After a year of living free, she wants to go back and get her husband. She is dissuaded, but will not give up on her plan. She has been coached in living as a freewoman by Marie Buchanon (Janelle Monáe) so she can pass as free while traveling in the South. She knows that if she is caught she will be beaten and returned to slavery. But she is determined. When she discovers her husband has moved on with his life, she finds that her family wants to go with her. She determines that God has led her here to free them. This was the first of many trips to free seventy people over a number of years.
The film is designed to be something of an action movie, with chases, and dangers in each escape. But just as it is a story of a journey to freedom, it is also has a deep spiritual journey as well.

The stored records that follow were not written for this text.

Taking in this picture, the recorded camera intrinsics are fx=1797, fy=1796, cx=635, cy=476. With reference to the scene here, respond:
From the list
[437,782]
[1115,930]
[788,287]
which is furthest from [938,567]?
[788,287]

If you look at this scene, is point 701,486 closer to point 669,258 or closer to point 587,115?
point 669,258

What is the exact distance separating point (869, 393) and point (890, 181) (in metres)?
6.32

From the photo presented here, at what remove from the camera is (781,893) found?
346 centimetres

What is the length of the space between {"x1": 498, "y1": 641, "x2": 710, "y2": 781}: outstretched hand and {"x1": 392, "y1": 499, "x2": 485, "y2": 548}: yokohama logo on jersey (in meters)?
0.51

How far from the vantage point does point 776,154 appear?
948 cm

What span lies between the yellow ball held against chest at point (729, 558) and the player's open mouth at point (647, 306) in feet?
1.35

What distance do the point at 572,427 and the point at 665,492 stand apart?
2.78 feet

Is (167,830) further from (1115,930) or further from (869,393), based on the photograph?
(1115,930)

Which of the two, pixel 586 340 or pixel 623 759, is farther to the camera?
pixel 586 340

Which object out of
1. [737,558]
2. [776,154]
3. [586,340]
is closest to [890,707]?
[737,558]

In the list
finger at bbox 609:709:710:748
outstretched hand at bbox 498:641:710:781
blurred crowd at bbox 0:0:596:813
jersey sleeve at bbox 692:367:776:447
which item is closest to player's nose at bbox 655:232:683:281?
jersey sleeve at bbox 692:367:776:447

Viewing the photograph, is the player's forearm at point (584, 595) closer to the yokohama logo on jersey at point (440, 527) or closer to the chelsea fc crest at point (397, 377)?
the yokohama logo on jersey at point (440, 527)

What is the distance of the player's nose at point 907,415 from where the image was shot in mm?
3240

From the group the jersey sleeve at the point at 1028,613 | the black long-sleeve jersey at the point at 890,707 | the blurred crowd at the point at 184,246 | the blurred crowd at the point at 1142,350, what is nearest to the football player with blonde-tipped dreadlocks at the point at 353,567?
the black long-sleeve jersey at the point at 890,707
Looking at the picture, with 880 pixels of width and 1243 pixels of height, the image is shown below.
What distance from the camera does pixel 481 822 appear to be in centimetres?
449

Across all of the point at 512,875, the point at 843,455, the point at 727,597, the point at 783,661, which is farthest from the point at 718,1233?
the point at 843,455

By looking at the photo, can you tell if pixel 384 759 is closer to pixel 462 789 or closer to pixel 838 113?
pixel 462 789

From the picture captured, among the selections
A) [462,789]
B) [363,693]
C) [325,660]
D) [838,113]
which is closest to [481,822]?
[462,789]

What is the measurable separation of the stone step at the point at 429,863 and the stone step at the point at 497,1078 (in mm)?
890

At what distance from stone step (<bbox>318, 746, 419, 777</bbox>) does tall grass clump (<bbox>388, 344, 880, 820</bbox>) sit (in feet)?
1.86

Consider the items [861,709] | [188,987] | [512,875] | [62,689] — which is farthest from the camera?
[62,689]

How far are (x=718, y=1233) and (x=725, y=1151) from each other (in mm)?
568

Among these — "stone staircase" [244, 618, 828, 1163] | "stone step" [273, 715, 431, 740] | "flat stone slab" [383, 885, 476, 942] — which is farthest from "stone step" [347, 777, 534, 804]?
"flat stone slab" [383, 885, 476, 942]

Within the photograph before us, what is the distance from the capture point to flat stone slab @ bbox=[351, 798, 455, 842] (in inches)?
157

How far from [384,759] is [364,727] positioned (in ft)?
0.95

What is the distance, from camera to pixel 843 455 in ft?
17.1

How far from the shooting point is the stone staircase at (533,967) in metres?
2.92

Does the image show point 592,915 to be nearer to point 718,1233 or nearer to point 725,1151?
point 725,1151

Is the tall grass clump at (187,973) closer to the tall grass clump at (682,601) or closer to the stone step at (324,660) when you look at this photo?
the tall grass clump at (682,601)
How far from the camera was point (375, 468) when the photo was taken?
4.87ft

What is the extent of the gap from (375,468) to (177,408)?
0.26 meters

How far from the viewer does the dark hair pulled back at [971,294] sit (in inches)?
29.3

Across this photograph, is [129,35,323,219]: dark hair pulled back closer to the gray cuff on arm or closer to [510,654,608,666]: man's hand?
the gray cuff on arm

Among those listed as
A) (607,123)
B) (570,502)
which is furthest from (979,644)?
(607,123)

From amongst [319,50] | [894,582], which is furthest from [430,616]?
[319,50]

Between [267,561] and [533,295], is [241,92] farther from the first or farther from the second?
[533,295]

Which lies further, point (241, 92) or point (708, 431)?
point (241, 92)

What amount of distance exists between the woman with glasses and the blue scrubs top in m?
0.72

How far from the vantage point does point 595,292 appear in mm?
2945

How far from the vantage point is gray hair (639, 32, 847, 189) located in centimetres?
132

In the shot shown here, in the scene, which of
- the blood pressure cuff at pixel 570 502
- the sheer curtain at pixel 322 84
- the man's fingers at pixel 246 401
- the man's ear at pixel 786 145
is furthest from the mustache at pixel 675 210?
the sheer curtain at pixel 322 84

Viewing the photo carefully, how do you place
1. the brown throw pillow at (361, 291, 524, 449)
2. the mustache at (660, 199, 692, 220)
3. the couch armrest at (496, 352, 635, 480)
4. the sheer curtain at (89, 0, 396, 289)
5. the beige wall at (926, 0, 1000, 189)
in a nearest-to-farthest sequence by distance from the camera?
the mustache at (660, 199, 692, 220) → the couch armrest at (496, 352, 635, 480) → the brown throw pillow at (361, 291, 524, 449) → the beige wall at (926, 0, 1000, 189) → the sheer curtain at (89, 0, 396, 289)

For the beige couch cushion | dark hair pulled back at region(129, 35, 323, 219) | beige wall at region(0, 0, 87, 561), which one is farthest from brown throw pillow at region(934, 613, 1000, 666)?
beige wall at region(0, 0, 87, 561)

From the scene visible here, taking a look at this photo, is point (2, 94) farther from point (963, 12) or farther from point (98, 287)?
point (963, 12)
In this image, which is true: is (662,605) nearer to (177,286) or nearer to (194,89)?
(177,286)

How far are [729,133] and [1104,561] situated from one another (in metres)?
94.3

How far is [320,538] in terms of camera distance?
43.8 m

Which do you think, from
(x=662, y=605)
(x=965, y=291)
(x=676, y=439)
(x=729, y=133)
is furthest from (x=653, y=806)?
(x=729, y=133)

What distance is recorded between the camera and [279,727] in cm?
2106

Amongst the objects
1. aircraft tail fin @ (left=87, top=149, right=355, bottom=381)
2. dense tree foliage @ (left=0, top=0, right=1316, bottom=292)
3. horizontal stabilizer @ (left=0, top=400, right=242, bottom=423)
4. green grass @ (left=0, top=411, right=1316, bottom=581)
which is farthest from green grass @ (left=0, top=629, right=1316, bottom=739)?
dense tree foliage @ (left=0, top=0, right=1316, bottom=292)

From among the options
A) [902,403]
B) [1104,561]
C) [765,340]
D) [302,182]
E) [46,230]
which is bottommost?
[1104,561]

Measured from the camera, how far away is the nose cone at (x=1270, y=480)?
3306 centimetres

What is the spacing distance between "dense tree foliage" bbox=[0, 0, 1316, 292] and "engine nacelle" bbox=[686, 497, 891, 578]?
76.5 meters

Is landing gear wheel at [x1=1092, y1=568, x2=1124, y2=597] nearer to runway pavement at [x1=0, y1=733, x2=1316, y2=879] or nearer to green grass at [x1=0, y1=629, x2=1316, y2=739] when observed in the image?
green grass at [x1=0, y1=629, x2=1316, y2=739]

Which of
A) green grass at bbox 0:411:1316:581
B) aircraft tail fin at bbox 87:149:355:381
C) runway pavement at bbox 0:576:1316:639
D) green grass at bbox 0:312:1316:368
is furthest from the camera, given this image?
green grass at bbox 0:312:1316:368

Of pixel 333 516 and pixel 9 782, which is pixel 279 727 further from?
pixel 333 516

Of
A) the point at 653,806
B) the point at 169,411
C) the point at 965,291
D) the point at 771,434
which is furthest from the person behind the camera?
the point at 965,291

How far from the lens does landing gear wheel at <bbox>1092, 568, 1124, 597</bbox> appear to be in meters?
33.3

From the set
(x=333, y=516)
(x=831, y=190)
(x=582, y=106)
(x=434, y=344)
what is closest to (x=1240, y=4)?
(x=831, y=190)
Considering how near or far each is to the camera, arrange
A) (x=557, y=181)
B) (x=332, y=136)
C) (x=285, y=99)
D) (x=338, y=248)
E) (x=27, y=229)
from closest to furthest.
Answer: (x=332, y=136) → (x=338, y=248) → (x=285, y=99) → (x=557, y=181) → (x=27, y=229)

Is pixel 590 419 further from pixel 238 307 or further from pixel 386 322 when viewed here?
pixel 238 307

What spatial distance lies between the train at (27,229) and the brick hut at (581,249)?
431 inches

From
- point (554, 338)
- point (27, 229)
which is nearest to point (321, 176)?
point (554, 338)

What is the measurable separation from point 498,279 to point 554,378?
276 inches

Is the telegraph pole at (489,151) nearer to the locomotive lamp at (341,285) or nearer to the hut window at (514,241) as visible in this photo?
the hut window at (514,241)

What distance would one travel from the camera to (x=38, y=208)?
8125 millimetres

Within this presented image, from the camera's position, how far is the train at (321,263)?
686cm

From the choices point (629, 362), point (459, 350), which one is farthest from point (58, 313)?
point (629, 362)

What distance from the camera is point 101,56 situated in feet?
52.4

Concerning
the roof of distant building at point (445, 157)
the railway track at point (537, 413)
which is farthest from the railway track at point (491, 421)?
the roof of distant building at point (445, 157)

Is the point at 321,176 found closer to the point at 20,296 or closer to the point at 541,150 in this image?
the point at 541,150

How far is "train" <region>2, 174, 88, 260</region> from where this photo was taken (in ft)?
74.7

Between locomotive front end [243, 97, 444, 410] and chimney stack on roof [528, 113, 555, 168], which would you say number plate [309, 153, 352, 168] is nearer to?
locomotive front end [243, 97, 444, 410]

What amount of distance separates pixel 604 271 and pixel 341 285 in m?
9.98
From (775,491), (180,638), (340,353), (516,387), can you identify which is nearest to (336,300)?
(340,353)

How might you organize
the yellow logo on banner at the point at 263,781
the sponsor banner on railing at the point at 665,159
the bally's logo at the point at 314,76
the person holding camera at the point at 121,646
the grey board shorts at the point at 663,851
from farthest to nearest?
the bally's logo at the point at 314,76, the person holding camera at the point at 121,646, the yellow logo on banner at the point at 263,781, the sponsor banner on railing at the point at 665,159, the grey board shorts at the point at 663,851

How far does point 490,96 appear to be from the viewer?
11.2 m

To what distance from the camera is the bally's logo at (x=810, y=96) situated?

Ever since she received a head injury as a child, Minty/Harriet has had spells where she doesn’t quite lose consciousness, but she sees images of things that will take place. During her escape and her heroic journeys back to the south, these visions serve to lead her to safety. She understands these to be messages from God. When she first arrives in Philadelphia, she tells her story to Still. Harriet says “The hole in my head just made God’s voice more clear.” Still writes in his book “Possible brain damage.” Such visions are not unlike the reports of biblical prophets. Such skepticism as Still exhibited is not unlike the way we treat those who make such claims today.
The film is filled with religion, starting with that opening Sunday sermon. Harriet is a woman of great faith and trust in God. She believes that God has chosen her to bring people to freedom. As she makes more and more trips, she receives a nickname on wanted posters: Moses. The whites have no idea who Moses is—or even which sex—but they want Moses stopped. Meanwhile Harriet calls out to slaves in the field by singing “Go Down Moses” for them to come to her. Like the biblical Moses, Harriet sees herself as God’s messenger of freedom to an enslaved people. I’m sure that many will see this as a story of a hero, which it is, but it is really a story of God’s hero, bringing freedom to God’s children in a difficult time.
Throughout her journeys to free more people, Harriet constantly trusts in God and the messages God sends her. She attributes her great success (eventually leading seventy people to freedom) to God’s leading. In her later life she became an important figure in the African Methodist Episcopal Zion Church.
I also want to mention, as a final note, the song “Stand Up” that plays over the end credits. Stick around and let that song inhabit you. It was written by Joshuah Campbell and the film’s star Cynthia Erivo. Erivo also sings the song. It is a wonderful blend of gospel and other music that evokes the spirit of Harriet Tubman and her mission of freedom.
Harriet tells her story in theatres on November 1st, 2019.